Start Text section

Ginkgo-CI-Tests-Pipeline

Ginkgo-CI-Tests-Pipeline

Packer-CI-Build

As part of Cilium development, we use a custom base box with a bunch of pre-installed libraries and tools that we need to enhance our daily workflow. That base box is built with Packer and it is hosted in the packer-ci-build GitHub repository.

New versions of this box can be created via Jenkins Packer Build, where new builds of the image will be pushed to Vagrant Cloud . The version of the image corresponds to the BUILD_ID environment variable in the Jenkins job. That version ID will be used in Cilium Vagrantfiles.

Changes to this image are made via contributions to the packer-ci-build repository. Authorized GitHub users can trigger builds with a GitHub comment on the PR containing the trigger phrase /build. In case that a new box needs to be rebased with a different branch than master, authorized developers can run the build with custom parameters. To use a different Cilium branch in the job go to Build with parameters and a base branch can be set as the user needs.

This box will need to be updated when a new developer needs a new dependency that is not installed in the current version of the box, or if a dependency that is cached within the box becomes stale.

Make sure that you update vagrant box versions in vagrant_box_defaults.rb after new box is built and tested.

Once you change the image versions locally, create a branch named pr/update-packer-ci-build and open a PR github.com/cilium/cilium. It is important that you use that branch name so the VM images are cached into packet.net before the branch is merged.

Once this PR is merged, ask Cilium’s CI team to ensure:

  1. The autoscaler provisioning code is up to date.

  2. That all Jenkins nodes are scaled down and then back up.

Testing matrix

Up to date CI testing information regarding k8s - kernel version pairs can always be found in the Cilium CI matrix.

CI Failure Triage

This section describes the process to triage CI failures. We define 3 categories:

Keyword

Description

Flake

Failure due to a temporary situation such as loss of connectivity to external services or bug in system component, e.g. quay.io is down, VM race conditions, kube-dns bug, …

CI-Bug

Bug in the test itself that renders the test unreliable, e.g. timing issue when importing and missing to block until policy is being enforced before connectivity is verified.

Regression

Failure is due to a regression, all failures in the CI that are not caused by bugs in the test are considered regressions.

Pipelines subject to triage

Build/test failures for the following Jenkins pipelines must be reported as GitHub issues using the process below:

Pipeline

Description

Ginkgo-Tests-Validated-master

Runs whenever a PR is merged into master

Ginkgo-CI-Tests-Pipeline

Runs every two hours on the master branch

Vagrant-Master-Boxes-Packer-Build

Runs on merge into packer-ci-build repository.

End Text section
Start Data section

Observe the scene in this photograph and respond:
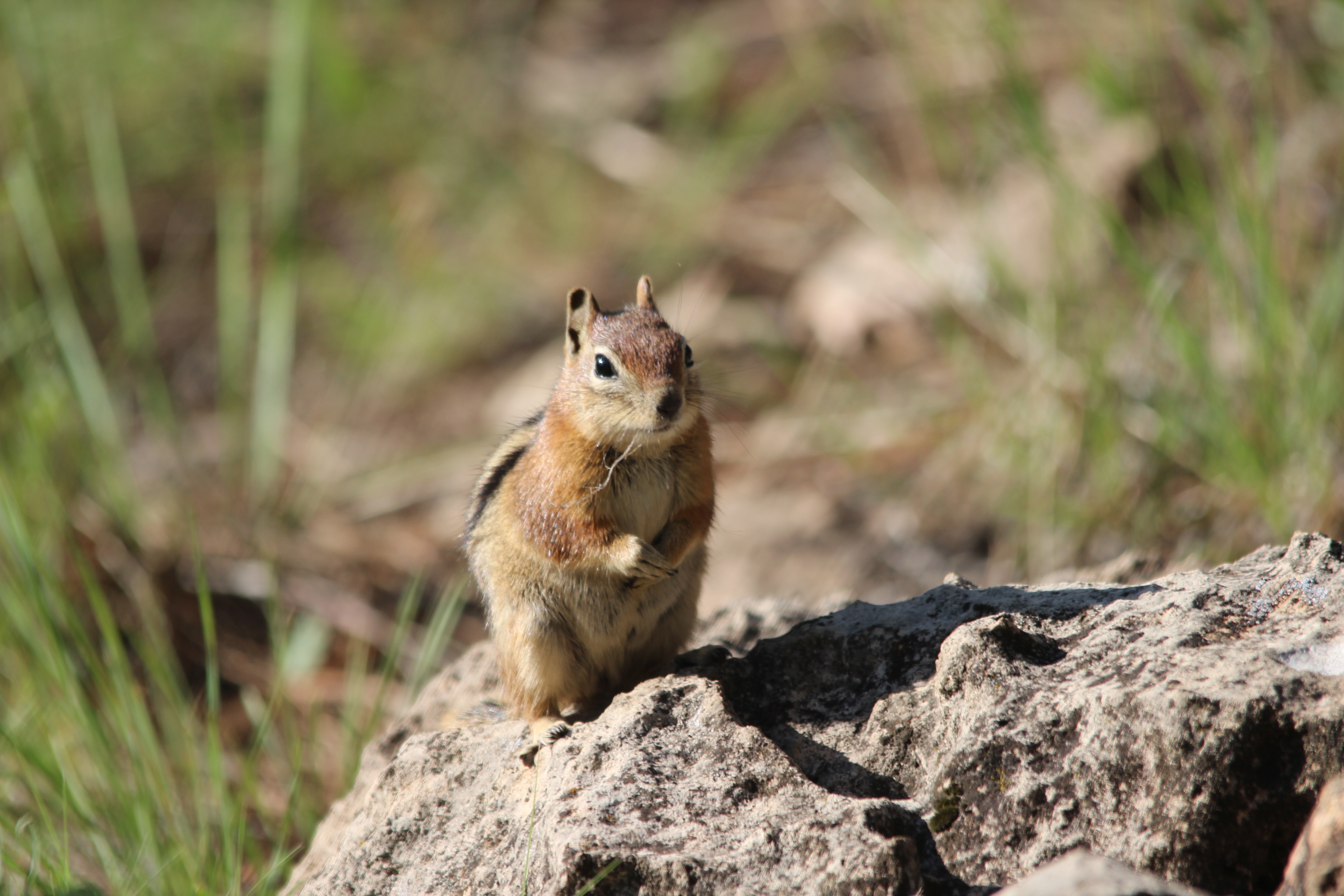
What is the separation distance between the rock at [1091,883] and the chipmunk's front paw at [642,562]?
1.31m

End Data section
Start Data section

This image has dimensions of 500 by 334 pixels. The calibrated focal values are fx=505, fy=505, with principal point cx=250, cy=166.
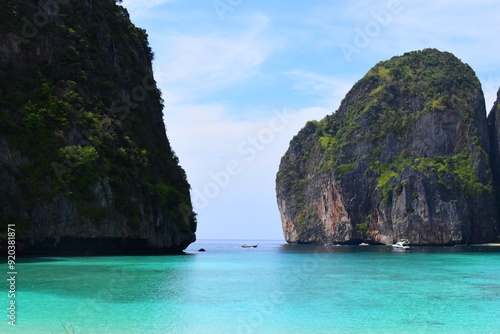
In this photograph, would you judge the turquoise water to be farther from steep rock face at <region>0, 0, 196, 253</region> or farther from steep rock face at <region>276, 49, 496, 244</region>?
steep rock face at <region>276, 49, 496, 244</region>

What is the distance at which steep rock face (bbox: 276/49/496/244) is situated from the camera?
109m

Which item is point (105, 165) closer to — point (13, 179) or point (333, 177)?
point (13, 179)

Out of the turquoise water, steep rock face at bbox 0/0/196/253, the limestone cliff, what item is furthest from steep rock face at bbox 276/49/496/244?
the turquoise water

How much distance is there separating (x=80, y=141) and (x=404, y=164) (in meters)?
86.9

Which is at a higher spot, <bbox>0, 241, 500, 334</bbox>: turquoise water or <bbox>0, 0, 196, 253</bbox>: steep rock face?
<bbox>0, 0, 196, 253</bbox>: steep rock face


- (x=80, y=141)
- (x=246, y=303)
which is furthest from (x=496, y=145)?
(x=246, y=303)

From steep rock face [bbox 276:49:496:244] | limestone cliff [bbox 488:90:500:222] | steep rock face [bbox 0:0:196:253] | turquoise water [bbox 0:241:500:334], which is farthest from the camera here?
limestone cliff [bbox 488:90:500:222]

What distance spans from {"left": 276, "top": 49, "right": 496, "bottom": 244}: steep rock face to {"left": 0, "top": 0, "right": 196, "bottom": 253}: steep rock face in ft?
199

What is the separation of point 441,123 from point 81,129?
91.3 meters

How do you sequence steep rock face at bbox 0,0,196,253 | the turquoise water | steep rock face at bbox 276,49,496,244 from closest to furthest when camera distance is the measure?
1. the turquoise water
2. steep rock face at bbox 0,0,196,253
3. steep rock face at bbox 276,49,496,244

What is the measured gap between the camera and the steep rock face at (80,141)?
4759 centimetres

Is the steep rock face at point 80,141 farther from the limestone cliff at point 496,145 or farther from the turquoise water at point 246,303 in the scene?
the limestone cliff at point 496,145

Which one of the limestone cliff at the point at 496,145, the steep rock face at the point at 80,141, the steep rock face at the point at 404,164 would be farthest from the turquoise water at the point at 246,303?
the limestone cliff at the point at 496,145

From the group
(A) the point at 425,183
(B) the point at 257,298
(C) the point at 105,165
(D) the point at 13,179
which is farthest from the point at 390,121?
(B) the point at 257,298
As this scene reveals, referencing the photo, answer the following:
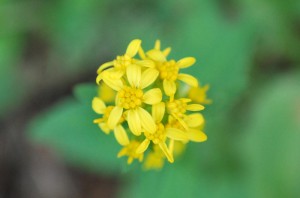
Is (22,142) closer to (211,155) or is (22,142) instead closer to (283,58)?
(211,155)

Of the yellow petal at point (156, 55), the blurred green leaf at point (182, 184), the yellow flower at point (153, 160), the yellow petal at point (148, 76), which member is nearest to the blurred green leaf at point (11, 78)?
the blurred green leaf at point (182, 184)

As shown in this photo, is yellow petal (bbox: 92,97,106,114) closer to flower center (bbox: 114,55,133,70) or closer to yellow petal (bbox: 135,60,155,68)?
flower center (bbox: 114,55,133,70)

End Data section

Transcribe the part of the Cilium CI text between "1. The autoscaler" and "Cilium CI matrix.", inclusive.

◆ **Exercise output**
1. The autoscaler provisioning code is up to date.

  2. That all Jenkins nodes are scaled down and then back up.

Testing matrix

Up to date CI testing information regarding k8s - kernel version pairs can always be found in the Cilium CI matrix.